Bosch vise 1 Md€ d’ici 2030 sur l’offre Reman
Forte de plus de soixante ans d'expérience dans le remanufacturage, l’équipementier allemand entend accélérer sur ce marché qu'elle juge promis à une forte croissance. Le groupe produit déjà 2,5 millions de pièces remanufacturées par an et ambitionne de porter son activité économie circulaire de 400 M€ à 1 Md€ de chiffre d'affaires dans les cinq prochaines années.
Le "reman" constitue un axe stratégique pour Bosch. Si l'équipementier ne sait plus dater précisément ses débuts dans cette activité, il estime néanmoins produire des pièces reconditionnées « depuis plus de 60 ans », rappelle Peter Lukassen, directeur durabilité de Bosch Mobility Aftermarket. Aujourd'hui, son portefeuille couvre vingt familles de produits pour un volume annuel de 2,5 millions de pièces. Les alternateurs, démarreurs et injecteurs Common Rail restent les locomotives du catalogue.
« En ce moment, la dynamique marché change. Nous constatons une tendance généralement favorable vis-à-vis du remanufacturé », observe Peter Lukassen. Bosch estime que les produits électroniques reconditionnés devraient notamment prendre de l'importance au cours de la prochaine décennie. « D'ici dix ans, le marché sera plus mûr et le neuf est beaucoup plus cher une fois passée la fin de série. Bosch veut alors se concentrer sur le Reman, plus efficace en termes de production et meilleur pour l'environnement. »

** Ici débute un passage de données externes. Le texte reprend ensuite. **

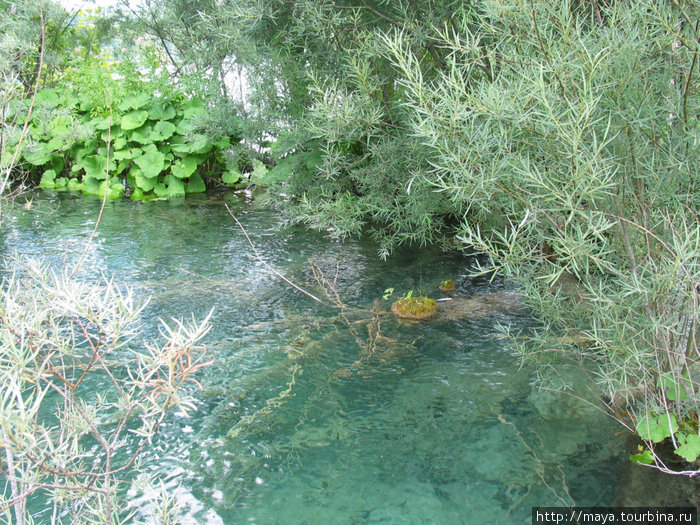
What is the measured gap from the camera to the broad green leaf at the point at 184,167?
10227 mm

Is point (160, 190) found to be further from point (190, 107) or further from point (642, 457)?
point (642, 457)

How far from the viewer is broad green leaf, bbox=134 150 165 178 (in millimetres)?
9891

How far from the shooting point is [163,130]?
1029 cm

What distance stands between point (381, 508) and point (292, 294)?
292 cm

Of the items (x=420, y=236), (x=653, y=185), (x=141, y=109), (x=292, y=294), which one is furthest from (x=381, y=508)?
(x=141, y=109)

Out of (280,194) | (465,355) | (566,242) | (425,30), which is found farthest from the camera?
(280,194)

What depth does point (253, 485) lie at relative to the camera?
288cm

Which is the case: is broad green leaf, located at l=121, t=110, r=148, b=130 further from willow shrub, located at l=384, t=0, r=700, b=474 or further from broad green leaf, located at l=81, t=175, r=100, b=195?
willow shrub, located at l=384, t=0, r=700, b=474

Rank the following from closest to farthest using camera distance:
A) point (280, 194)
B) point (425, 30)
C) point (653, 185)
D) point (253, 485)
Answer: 1. point (653, 185)
2. point (253, 485)
3. point (425, 30)
4. point (280, 194)

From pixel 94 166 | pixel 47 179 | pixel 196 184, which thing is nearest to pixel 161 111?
pixel 196 184

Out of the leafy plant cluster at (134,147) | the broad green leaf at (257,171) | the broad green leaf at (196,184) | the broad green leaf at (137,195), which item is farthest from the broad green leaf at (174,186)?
the broad green leaf at (257,171)

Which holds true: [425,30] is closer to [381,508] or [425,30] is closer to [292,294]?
[292,294]

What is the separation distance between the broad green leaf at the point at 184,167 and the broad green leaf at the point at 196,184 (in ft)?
0.78

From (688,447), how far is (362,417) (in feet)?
5.50
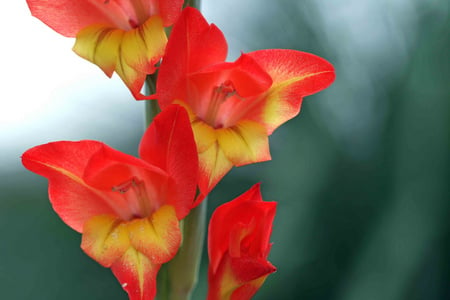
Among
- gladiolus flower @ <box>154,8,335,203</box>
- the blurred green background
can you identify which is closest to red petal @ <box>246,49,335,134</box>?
gladiolus flower @ <box>154,8,335,203</box>

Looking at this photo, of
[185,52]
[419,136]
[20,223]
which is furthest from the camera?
[419,136]

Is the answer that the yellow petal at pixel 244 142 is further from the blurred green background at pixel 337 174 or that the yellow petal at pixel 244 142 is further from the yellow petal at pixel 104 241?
the blurred green background at pixel 337 174

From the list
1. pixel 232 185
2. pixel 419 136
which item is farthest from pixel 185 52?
pixel 419 136

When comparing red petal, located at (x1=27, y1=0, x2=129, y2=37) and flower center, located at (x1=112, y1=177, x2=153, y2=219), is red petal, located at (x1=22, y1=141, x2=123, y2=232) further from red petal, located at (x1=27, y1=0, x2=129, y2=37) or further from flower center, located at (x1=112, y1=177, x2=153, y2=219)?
red petal, located at (x1=27, y1=0, x2=129, y2=37)

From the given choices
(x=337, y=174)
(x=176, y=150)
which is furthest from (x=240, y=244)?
(x=337, y=174)

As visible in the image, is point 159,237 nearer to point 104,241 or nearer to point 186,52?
point 104,241

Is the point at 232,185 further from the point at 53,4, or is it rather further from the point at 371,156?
the point at 53,4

Une demande freinée par la distribution
Selon une enquête menée auprès de plus de 1 000 ateliers, l'appétence des réparateurs pour les pièces issues de l'économie circulaire est réelle. « La plupart des ateliers disent vouloir plus de PIEC et souhaiteraient avoir davantage d'options », indique Peter Lukassen. Il pointe toutefois un maillon faible : « Les distributeurs se concentrent beaucoup sur le top ventes et ne proposent pas forcément l'option Reman aux côtés du neuf. »

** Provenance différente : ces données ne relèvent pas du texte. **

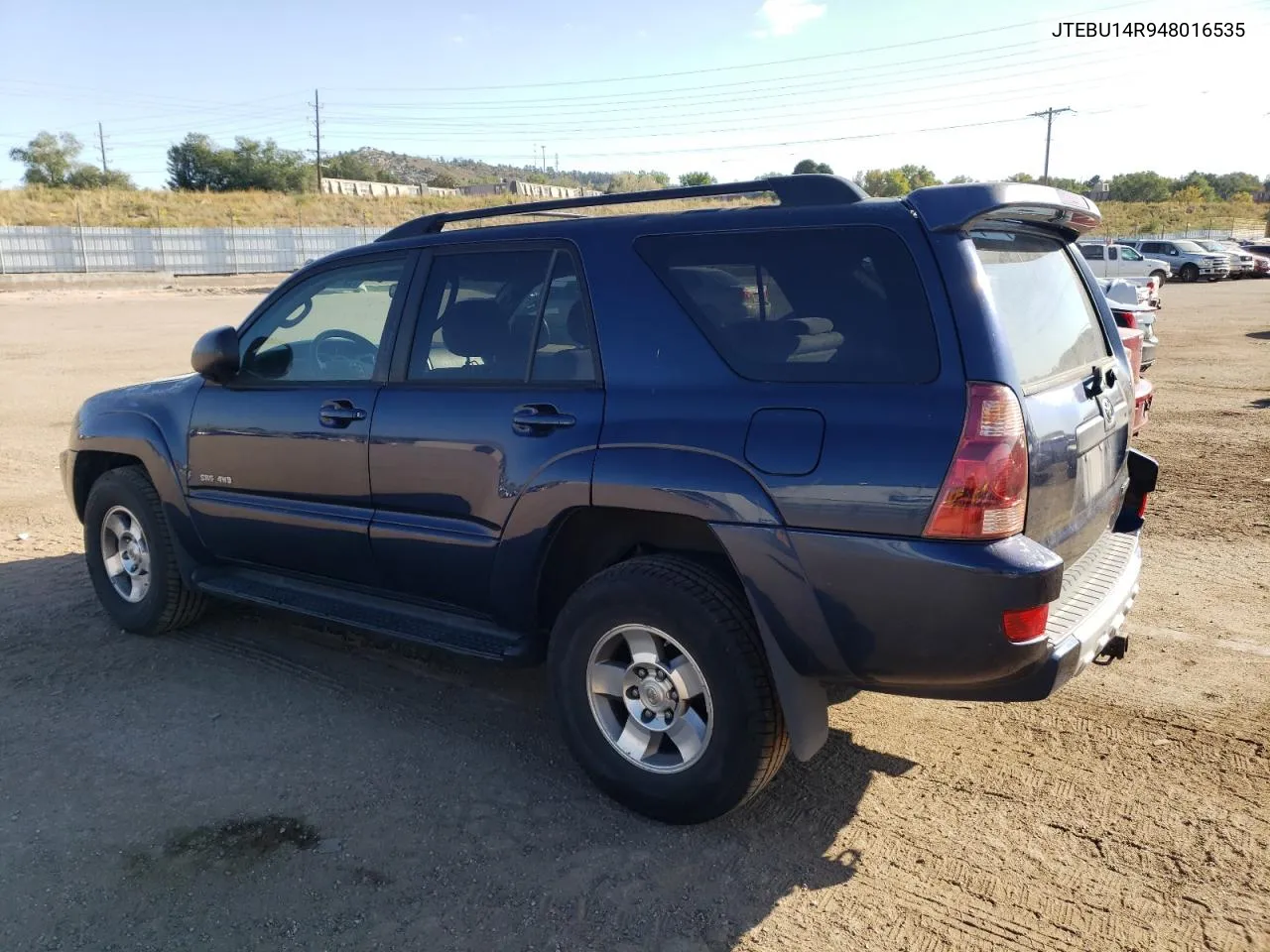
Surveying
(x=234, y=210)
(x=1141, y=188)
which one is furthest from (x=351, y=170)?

L'argument environnemental constitue un autre levier. Bosch a fait certifier par un organisme indépendant une réduction de plus de 80 % des émissions de CO₂ sur ses alternateurs et démarreurs Reman par rapport à des pièces neuves. L'équipementier anticipe également l'arrivée du véhicule électrique dans son offre circulaire. « Nous devons avoir des options de Reman pour les véhicules électriques, car le neuf sera forcément trop cher pour le consommateur », conclut Peter Lukassen.